Oh! It has pine nuts and balsamic, too, but the title was already verging on a little longish, don’t you think?
The lovely people at Ile de France were nice enough to send me another sample of cheese, as they’ve done before. Their cheese really are delicious, and I would definitely recommend trying them if you haven’t already. The goat cheese is especially great because as you are prepping dinner, you can eat all the crumbs that fall off the log and/or get stuck to your fingers. And everyone knows that, even if you accidentally eat half the log, calories don’t count when you’re prepping dinner.
I had the idea to make a goat cheese-bacon salad earlier in the week but then I thought it sounded kind of boring. At that point, I was instead going to crust the goat cheese in cornmeal, make a poblano dressing, and add some pepitas (which I’m sure I’ll still do at some point…). But, the day I was actually going to eat the salad, my mind started wandering to thoughts of bacon, as it often does. I mean, really, how could I ever think of bacon and goat cheese, in any shape or form, as boring?

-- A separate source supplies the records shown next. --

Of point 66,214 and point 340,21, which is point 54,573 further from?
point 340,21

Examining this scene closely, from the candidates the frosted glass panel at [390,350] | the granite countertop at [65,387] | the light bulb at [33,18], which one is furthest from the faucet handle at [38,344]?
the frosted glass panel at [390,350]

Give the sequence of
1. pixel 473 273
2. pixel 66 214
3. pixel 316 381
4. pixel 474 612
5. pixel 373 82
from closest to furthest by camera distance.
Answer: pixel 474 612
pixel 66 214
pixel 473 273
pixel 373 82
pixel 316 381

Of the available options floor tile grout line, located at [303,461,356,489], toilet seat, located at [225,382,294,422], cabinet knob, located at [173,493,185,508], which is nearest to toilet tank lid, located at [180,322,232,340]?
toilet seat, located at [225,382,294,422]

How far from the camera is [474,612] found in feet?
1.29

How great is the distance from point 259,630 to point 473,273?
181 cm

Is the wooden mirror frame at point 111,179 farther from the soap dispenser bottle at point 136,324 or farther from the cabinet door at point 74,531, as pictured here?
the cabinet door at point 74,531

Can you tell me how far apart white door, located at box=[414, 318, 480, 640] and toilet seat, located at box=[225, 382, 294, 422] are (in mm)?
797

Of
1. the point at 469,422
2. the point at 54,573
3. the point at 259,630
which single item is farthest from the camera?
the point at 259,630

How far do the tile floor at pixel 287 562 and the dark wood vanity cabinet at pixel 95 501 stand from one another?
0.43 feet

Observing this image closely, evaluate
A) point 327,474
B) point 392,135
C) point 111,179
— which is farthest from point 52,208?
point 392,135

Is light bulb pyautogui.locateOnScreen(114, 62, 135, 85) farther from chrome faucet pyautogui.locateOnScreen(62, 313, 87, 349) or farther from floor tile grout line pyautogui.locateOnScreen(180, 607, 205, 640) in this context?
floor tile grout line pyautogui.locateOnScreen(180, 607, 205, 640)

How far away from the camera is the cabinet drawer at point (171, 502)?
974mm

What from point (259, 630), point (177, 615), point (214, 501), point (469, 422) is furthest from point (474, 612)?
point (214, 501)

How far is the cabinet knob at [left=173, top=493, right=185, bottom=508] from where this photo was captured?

I decided the fate of the salad would rest on whether or not my husband found fresh figs at the market after work. If not, it was back to the southwesterny salad. I crossed all appendages, and I think it worked, because he came home with a small crate of figs.
This salad was so good. I certainly don’t claim to be the first to combine goat cheese and figs, or bacon and greens, but, dammit if I’m not awesome for combining all of those things plus toasty pine nuts into one great salad. Salty bacon, warm cheese, slightly sweet figs, crunchy pine nuts. How can you go wrong, really?
Baby Greens Salad with Roasted Figs, Bacon, and Warm Goat Cheese
Serves 4 as a first course/hefty side
4 ounce goat cheese log
1 egg white
1/3 cup bread crumbs
olive oil (optional)
8 black mission figs, stemmed and cut in half
2 Tbsp. balsamic vinegar + extra for drizzling
4 slices thick-cut bacon
2 Tbsp. pine nuts, toasted
8 cups baby greens
sea salt and freshly ground pepper
Season the bread crumbs with a few grinds of pepper. Slice the goat cheese into 8, 1/2 oz. slices. Dip each slice into the egg white, and then into the breadcrumbs, lightly patting to make sure the crumbs adhere all around. Refrigerate or freeze for 15-20 minutes.
Meanwhile, roast the figs. Preheat the oven to 400. Lay the figs cut side up on a baking sheet/pan and drizzle with balsamic vinegar. Season with salt and pepper. Roast for about 6 minutes or until soft and slightly caramelized. Reserve any additional balsamic/drippings. You can bake the goat cheese medallions at the same time, if you want, or pan-fry them in a little olive oil, at about the same time you are making the bacon.
Cook the bacon in a clean, dry skillet (you might as well use this pan for toasting the pine nuts, before you cook the bacon). Remove the bacon to some paper towels to drain, leaving behind the fat (drain some if it’s more than 2 Tbsp.). Crumble the bacon.
Off the heat, but while the pan is still hot, add 2 Tbsp. balsamic vinegar and any drippings from the fig pan. Scrape up anything that may be left on the pan.
Plate your greens, top with the figs, hot goat cheese medallions, crumbled bacon, and pine nuts. Drizzle with the balsamic/bacon dressing.